- **Exercise directions**: Return every one of the records below word for word, with nothing changed or left out.

(Recorded data)
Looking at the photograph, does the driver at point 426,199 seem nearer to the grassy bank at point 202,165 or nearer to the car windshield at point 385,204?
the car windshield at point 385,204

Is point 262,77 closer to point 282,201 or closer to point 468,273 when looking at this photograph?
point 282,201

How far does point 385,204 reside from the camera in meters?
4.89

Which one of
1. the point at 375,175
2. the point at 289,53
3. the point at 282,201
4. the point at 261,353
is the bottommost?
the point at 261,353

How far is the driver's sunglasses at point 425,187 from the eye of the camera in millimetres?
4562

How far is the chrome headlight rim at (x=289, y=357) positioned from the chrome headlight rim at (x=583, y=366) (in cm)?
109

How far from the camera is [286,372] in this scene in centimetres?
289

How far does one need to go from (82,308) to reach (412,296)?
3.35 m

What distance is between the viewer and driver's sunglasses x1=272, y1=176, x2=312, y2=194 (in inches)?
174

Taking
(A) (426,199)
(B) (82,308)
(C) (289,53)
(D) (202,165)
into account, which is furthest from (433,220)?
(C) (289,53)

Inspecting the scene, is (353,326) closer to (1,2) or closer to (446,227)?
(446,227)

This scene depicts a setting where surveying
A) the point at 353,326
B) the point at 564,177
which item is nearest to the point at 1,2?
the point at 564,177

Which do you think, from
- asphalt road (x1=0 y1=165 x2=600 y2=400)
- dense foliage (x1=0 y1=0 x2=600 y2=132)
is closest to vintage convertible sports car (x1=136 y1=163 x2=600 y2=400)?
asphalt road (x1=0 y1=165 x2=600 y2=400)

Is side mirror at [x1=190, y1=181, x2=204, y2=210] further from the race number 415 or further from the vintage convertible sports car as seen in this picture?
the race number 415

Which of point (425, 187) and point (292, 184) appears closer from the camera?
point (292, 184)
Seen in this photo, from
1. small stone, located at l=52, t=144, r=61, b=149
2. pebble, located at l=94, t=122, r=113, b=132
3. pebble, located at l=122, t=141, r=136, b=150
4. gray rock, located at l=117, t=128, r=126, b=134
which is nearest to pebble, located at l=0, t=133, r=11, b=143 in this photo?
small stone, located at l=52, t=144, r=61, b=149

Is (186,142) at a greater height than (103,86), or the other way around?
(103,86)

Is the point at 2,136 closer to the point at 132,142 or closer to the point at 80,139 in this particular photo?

- **The completed task**:
Looking at the photograph, does the driver at point 426,199 seem nearer to the grassy bank at point 202,165 or nearer to the car windshield at point 385,204?
the car windshield at point 385,204

Is point 262,77 closer to point 282,201 or closer to point 468,273 when looking at this photograph?
point 282,201

How far does point 385,204 reside from the camera in meters?
4.89

Which one of
1. the point at 375,175
2. the point at 289,53
3. the point at 282,201
4. the point at 261,353
is the bottommost?
the point at 261,353

How far is the driver's sunglasses at point 425,187 from the eye of the camera in millimetres?
4562

How far is the chrome headlight rim at (x=289, y=357) positioned from the chrome headlight rim at (x=583, y=366) (in cm)?
109

How far from the camera is [286,372] in this scene in centimetres?
289

How far does one need to go from (82,308) to reach (412,296)?
3.35 m

What distance is between the viewer and driver's sunglasses x1=272, y1=176, x2=312, y2=194 (in inches)?
174

Taking
(A) (426,199)
(B) (82,308)
(C) (289,53)
(D) (202,165)
into account, which is furthest from (433,220)?
(C) (289,53)

Inspecting the scene, is (353,326) closer to (1,2) or closer to (446,227)?
(446,227)

This scene depicts a setting where surveying
A) the point at 353,326
B) the point at 564,177
which item is nearest to the point at 1,2?
the point at 564,177

Which do you think, from
- asphalt road (x1=0 y1=165 x2=600 y2=400)
- dense foliage (x1=0 y1=0 x2=600 y2=132)
is closest to vintage convertible sports car (x1=136 y1=163 x2=600 y2=400)?
asphalt road (x1=0 y1=165 x2=600 y2=400)

Is side mirror at [x1=190, y1=181, x2=204, y2=210] further from the race number 415 or further from the vintage convertible sports car as seen in this picture?
the race number 415

Which of point (425, 187) and point (292, 184) appears closer from the camera?
point (292, 184)
Seen in this photo, from
1. small stone, located at l=52, t=144, r=61, b=149
2. pebble, located at l=94, t=122, r=113, b=132
3. pebble, located at l=122, t=141, r=136, b=150
4. gray rock, located at l=117, t=128, r=126, b=134
which is nearest to pebble, located at l=0, t=133, r=11, b=143 in this photo?
small stone, located at l=52, t=144, r=61, b=149

Is (186,142) at a greater height than (103,86), or the other way around?
(103,86)

Is the point at 2,136 closer to the point at 132,142 or closer to the point at 80,139 in this particular photo?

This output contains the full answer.